ЗАДАНИЕ 1:
Ответьте по отрывку о высадке десанта на три вопроса:
(а) Сколько моторов взревело, когда погрузка кончилась?
(б) До какой температуры она упала при перелете линии фронта?
(в) Около какого озера выбрали болото для приземления?

ИСТОЧНИК:
====

Когда погрузка кончилась, рев двадцати восьми моторов, общей мощностью более двадцати тысяч лошадиных сил, огласил, окрестности. Двадцать во­семь огненных языков вырвалось из газоотводных труб. Наш флагманский самолет, вырулив, на старт, на секунду остановился, затем с оглушительным грохотом рванулся вперед. Через несколько ми­нут семь тяжело загруженных машин повисли в воз­духе.

Погода быстро портилась. Местами шел осенний проливной дождь. Приближаясь к переднему краю позиций противника, самолеты медленно набирали высоту. Это чувствовалось по специфическому давле­нию, испытываемому организмом. Находясь в само­лете, я думал о том, что ожидает нас там, откуда ото­шли советские войска; какой порядок насаждают ок­купанты вместо родной народной власти; с чем пред­стоит встретиться нам?

До линии фронта было не более ста пятидесяти километров, но потребовалось около двух часов, что бы преодолеть это расстояние. Встречный ветер и дождь сильно снижали скорость машин.

Разрывы зенитных снарядов возвестили о том, что мы перелетаем линию фронта, над которой наш са­молет шел на большой высоте. Температура упала до 25° холода. В кабине гулял пронизывающий сквозняк, у некоторых начали болеть уши и носы, страшно мерз­ли ноги. Шел уже третий час полета, а люди стояли с полной нагрузкой для прыжка, так как садиться на совершенно голый дюралевый пол было рискованно. Мы с товарищем Старчаком, который руководил вы­броской десанта, по очереди смотрели в дверь, счи­тая и пересчитывая сигнальные огоньки идущих за нами машин, и вскоре убедились, что за нами сле­дуют только три самолета. Что случилось с осталь­ными? С каким вооружением и боеприпасами мы оста­лись?

— Выбрасывать десант?.. Нет?.. Решайте! — кри­чал мне в ухо капитан Старчак.

«Как поступить?»

Для приземления и сборного пункта было выбрано болото в районе озера Домжарицкое, в пойме реки Березины, примерно в восемнадцати километрах юго - западнее города Лепеля. Это место изобиловало ма­ленькими сухими островками, на которых заведомо не было гитлеровцев. А когда они узнают, что в эти пустынные просторы выброшен десант, им потребует­ся немалое время, для того чтобы проникнуть туда и организовать боевую операцию.

Все это было учтено в Москве перед нашим вы­летом.

Но получилось совсем не так, как предполагали.

Наш самолет шел над линией железной дороги. За нами больше не было ни одного самолета. И вдруг команда: «Приготовиться!» Находившийся рядом со мной командир авиадесантной службы фронта Иван Георгиевич Старчак знал, что точка нашего призем­ления—около озера Домжарицкое, от которого до железной дороги два десятка километров. Но озера не видно, самолет продолжает идти над полотном же­лезной дороги. И все же мне отдана команда: «При­готовиться к прыжку!» «В чем дело? Чем объяснить столь явное отступление от того, что было принято?»— недоумевал я.

====

ЗАПИСИ ДЛЯ УПРАЖНЕНИЯ:
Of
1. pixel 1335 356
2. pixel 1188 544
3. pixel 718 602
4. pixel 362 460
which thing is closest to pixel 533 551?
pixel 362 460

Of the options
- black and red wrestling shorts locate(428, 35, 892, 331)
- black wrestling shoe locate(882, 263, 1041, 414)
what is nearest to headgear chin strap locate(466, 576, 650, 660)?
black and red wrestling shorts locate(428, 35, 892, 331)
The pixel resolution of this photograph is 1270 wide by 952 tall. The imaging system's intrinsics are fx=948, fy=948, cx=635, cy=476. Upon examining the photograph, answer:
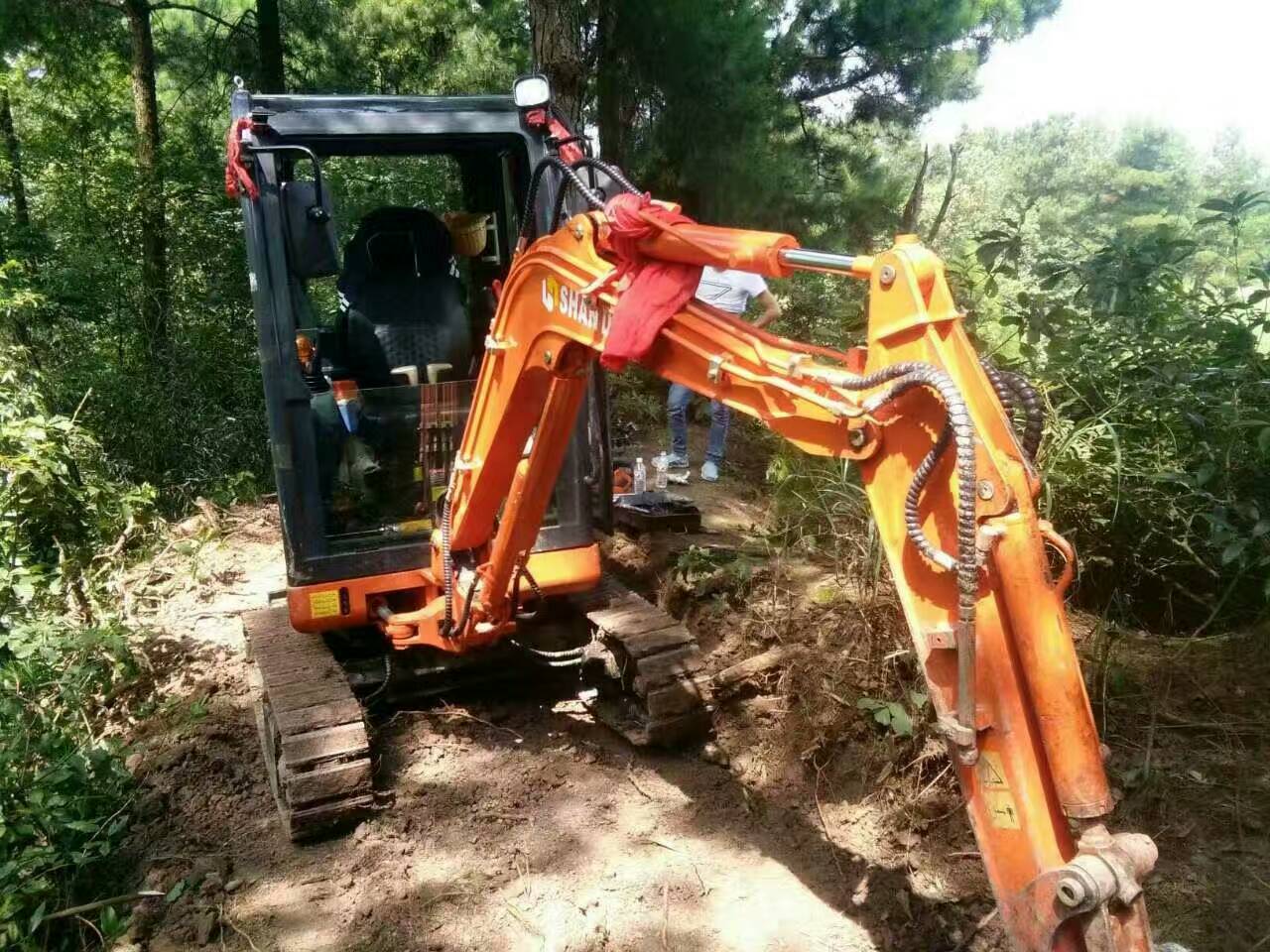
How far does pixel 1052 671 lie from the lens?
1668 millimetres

====

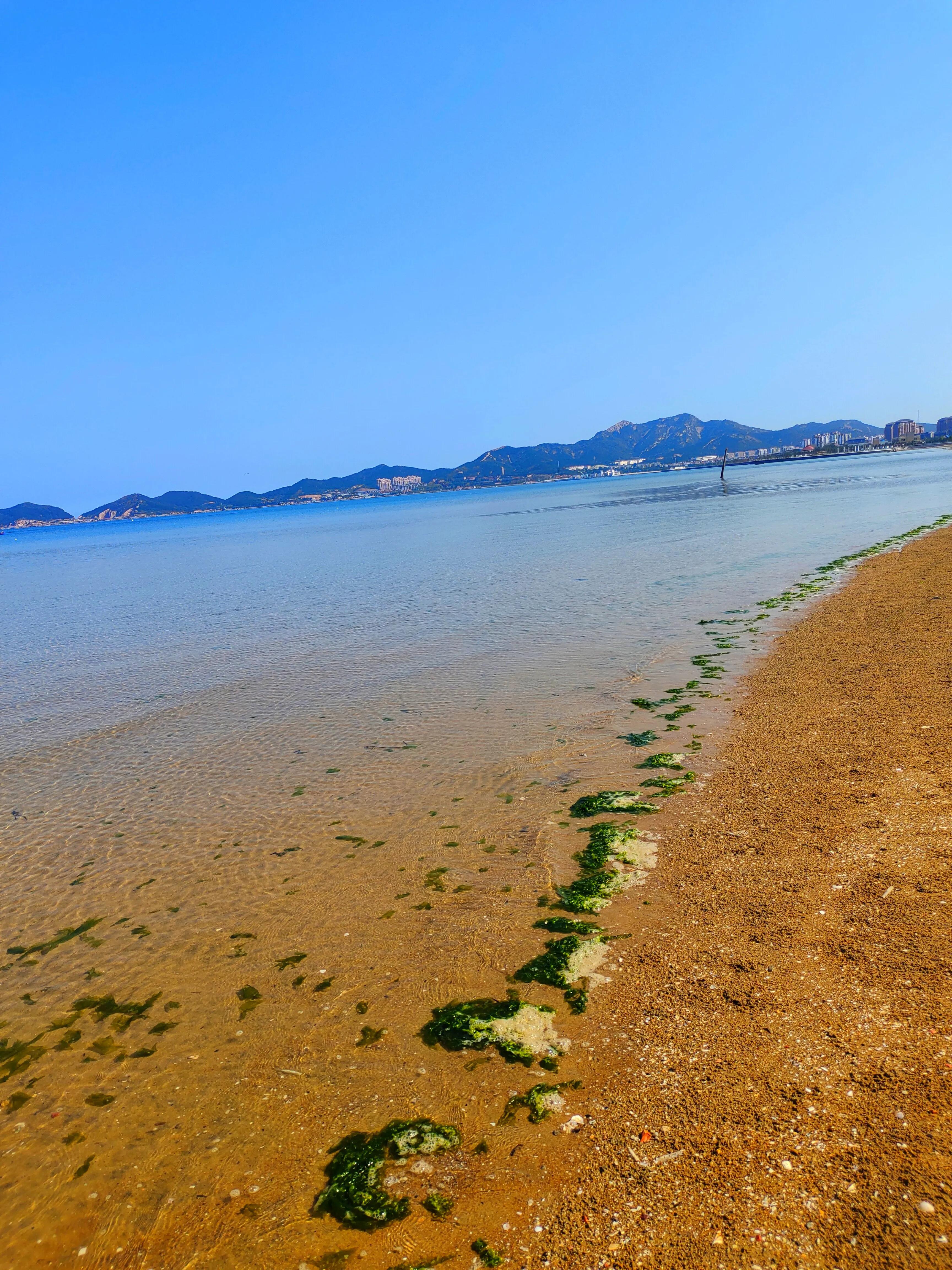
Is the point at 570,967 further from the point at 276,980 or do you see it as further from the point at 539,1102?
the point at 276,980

====

ЗАДАНИЕ 2:
Выпишите из записей каждую строку, где встречается слово «pixel». Регистр учитывается.

ОТВЕТ 1:
(а) Двадцать восемь.
(б) До 25° холода.
(в) Около озера Домжарицкое.

ОТВЕТ 2:
1. pixel 1335 356
2. pixel 1188 544
3. pixel 718 602
4. pixel 362 460
which thing is closest to pixel 533 551?
pixel 362 460
The pixel resolution of this photograph is 1270 wide by 952 tall. The imaging system's intrinsics are fx=948, fy=948, cx=635, cy=476. Upon examining the photograph, answer:
How far does pixel 1052 671 lie from the lens?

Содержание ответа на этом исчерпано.